并行
将一件工作分成很多块,分别由不同的进程来执行,最后将结果合并。
应用场景:
- OLAP数据仓库
- 整块的数据读取操作:FTS、IFFS
- 并行执行高效的要素:充足的系统资源、待处理的数据分布均匀。
并行的机制
用户连接到数据库
启动相应的Server Process
当用户发出并行查询请求时,server process变成并行协调器(QC)
如果不是并行请求,server process就直接取查询数据了
QC负责分发任务和接收整合数据
每个并行进程负责自己的分配工作
并行进程通过消息和QC进程通信,将数据回传给QC
-- 使用并行度2进行查询,oracle起两个并行进程扫描
select /*+ parallel(c,2) */ * from customers c;
-- 使用并行度2进行查询并排序
-- oracle启动两个进程并行扫描
-- 排序时,oracle会再起2个进程并行排序
-- 并行度表示每一步的进程数量
select /*+ parallel(c, 2) */ * from customers c
order by cust_last_name, cust_first_name;
-- 并行度2
-- scan时启动2个进程并行扫描
-- group by时启动2个进程并行分组
-- order by时启动2个进程并行排序
select /*+ parallel(c, 2) */ cust_last_name, count(*) from customers c
group by cust_last_name
order by 2 desc;
执行计划
select /*+ parallel */ * from customers;
-- 不加并行度限制时,oracle会根据系统资源自动计算出一个并行度,在trace中可以看到并行度
-- automatic DOP:Computed Degree of Parallelism is 2
并行执行计划的操作:
操作 | 说明 |
---|---|
PX BLOCK ITERATOR | This operation is typically the first step in a parallel pipeline.
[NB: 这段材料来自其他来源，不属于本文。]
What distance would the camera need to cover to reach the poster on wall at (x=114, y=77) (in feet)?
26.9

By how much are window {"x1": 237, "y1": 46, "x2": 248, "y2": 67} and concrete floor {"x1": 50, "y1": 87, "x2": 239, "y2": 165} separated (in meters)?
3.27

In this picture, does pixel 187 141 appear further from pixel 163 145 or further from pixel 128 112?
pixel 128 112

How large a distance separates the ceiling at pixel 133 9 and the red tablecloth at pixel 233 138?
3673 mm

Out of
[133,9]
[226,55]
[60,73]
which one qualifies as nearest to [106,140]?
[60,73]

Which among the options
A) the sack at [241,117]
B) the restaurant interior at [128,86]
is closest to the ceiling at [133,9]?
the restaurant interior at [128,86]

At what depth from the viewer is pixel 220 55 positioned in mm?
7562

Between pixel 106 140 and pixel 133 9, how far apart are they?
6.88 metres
The BLOCK ITERATOR breaks up the table into chunks that are processed by each of the parallel servers involed. |
PX SEND | PX SEND operations simply indicate that data is being sent from one parallel process to another. |
PX RECEIVE | PX RECEIVE operations indicate the data being received by one parallel process from another. |
PX SEND QC | This is a send operation to the parallel query co-coordinator process. |
PX COORDINATOR | This step simply indicates that the parallel query co-coordiantor is receiving the data from the parallel streams and returning it to the SQL statement. |
进程分发操作 | 说明 |
---|---|
RANGE | Rows are didstributed based on ranges of values. This is typical when sort operations are parallelized. |
HASH | Rows are distributed to parallel query slaves based on a hash of the value concerned. This is suitable for joins and HASH GROUP BY operations and generally ensures a more even distribution of rows than for RANGE operations. |
RANDOM | Rows are radomly assigned to parallel query slaves |
ROUND ROBIN | Rows are distributed one at a time in a circular fashion, just as you would deal cards in a game of poker. |
IN-OUT方式:
IN-OUT value | OTHER_TAG value | Description |
---|---|---|
P -> P | PARALLEL_TO_PARALLEL | This tag denotes parallel processing that passed results to a second set of parallel processed. For instance, a parallel table scan may have passed results to a parallel sort. |
P -> S | PARALLEL_TO_SERIAL | This is usually the top level of a parallel query. The results are fed in parallel to the query coordinator. |
S -> P | PARALLEL_FROM_SERIAL | A serial operation which passed results to a set of parallel processes. The presence of this tag may indicate a serial |
PCWP | PARALLEL_COMBINED_WITH_PARENT | Parallel execution; Output of step goes to next step in same parallel process. |
PCWC | PARALLEL_COMBINED_WITH_CHILD | Parallel execution.Input of step comes from prior step in same parallel process. |
并行性能
并行的性能受系统的CPU、IO影响很大。如果IO出现瓶颈,使用并行可能性能还不如不使用并行。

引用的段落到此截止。